Attachment "test1.c" to
ticket [406058ffff]
added by
nobody
2001-05-11 05:18:42.
/*
Under deeper inspection of your code, I'd like to edit it for better
cross-platform support of the threading macros in tcl.h. Honestly,
casting of function types is evil. Especially the calling convention
part. I don't think I'm being nit-picky because the compiler will emit
different different machine code for __cdecl and __stdcall. Try it and
look at the difference of the stack handling of the listing .asm file.
*/
#define TCL_THREADS 1
#include <tcl.h>
#ifdef _MSC_VER
# ifdef _DEBUG
# pragma comment (lib, "tcl" STRINGIFY(JOIN(TCL_MAJOR_VERSION,TCL_MINOR_VERSION)) "dt.lib")
# else
# pragma comment (lib, "tcl" STRINGIFY(JOIN(TCL_MAJOR_VERSION,TCL_MINOR_VERSION)) "t.lib")
# endif
#endif
Tcl_ThreadCreateType
ThreadMainProc(ClientData clientData)
{
int *I = (int *) clientData;
*I = 0;
// if Tcl_ExitThread() is not called, Tcl_FinalizeThread() isn't
// called either.

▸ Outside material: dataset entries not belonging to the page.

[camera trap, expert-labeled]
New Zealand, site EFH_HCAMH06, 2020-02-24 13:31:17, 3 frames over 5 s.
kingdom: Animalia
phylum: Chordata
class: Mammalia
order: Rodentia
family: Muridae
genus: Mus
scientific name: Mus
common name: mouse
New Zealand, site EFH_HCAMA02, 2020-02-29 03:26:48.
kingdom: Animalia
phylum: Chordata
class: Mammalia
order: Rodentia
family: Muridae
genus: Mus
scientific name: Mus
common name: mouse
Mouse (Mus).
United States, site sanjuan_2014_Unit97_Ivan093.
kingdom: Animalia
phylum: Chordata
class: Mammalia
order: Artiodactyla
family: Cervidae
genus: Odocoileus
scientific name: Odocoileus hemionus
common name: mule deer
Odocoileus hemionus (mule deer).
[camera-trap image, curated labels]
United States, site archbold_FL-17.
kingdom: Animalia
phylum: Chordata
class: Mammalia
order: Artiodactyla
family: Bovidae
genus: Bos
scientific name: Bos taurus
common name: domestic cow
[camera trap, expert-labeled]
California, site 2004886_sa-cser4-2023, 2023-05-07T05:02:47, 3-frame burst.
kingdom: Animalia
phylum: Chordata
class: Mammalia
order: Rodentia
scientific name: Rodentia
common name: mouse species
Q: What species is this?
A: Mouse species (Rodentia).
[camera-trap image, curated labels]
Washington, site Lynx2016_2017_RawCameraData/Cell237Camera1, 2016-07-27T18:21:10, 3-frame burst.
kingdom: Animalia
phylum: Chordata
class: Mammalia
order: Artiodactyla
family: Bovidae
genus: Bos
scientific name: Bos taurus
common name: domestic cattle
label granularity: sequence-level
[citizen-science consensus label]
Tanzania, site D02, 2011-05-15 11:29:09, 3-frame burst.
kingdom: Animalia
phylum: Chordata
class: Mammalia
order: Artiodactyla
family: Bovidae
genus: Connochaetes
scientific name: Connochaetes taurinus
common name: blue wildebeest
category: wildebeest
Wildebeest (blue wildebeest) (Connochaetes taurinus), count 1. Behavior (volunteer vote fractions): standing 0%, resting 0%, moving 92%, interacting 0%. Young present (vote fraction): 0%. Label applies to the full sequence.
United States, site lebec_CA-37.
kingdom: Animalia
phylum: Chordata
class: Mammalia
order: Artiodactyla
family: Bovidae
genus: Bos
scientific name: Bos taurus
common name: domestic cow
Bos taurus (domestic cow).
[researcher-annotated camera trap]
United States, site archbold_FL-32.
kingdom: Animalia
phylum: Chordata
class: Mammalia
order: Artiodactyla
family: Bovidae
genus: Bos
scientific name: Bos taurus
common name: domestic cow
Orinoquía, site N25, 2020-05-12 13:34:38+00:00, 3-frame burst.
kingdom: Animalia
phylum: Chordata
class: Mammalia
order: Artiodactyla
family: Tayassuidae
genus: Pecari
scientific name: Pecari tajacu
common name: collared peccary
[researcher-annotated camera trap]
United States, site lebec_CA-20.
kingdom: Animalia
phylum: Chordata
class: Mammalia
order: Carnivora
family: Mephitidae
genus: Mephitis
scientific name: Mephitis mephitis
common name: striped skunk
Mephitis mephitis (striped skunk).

That can lead to a large resource leak depending
// on how much of the Tcl API is initialized.
Tcl_ExitThread(0);
// This just makes the compiler happy.
TCL_THREAD_CREATE_RETURN;
}
int main(int argc, char *argv[])
{
int I = 1;
Tcl_ThreadId* ThreadId = NULL;
Tcl_FindExecutable(argv[0]);
// At this point the number of handles is 14 and of threads 1.
if( Tcl_CreateThread(
ThreadId,
ThreadMainProc,
&I,
TCL_THREAD_STACK_DEFAULT,
TCL_THREAD_NOFLAGS ) != TCL_OK)
{
return 1; // Error handle
}
// This loop is finished by the thread.
// At this point the number of handles is 15 and of threads 2.
while( I )
printf( "%d", I );
// At this point the number of handles is 15 and of threads 1, i.e. the thread is dead.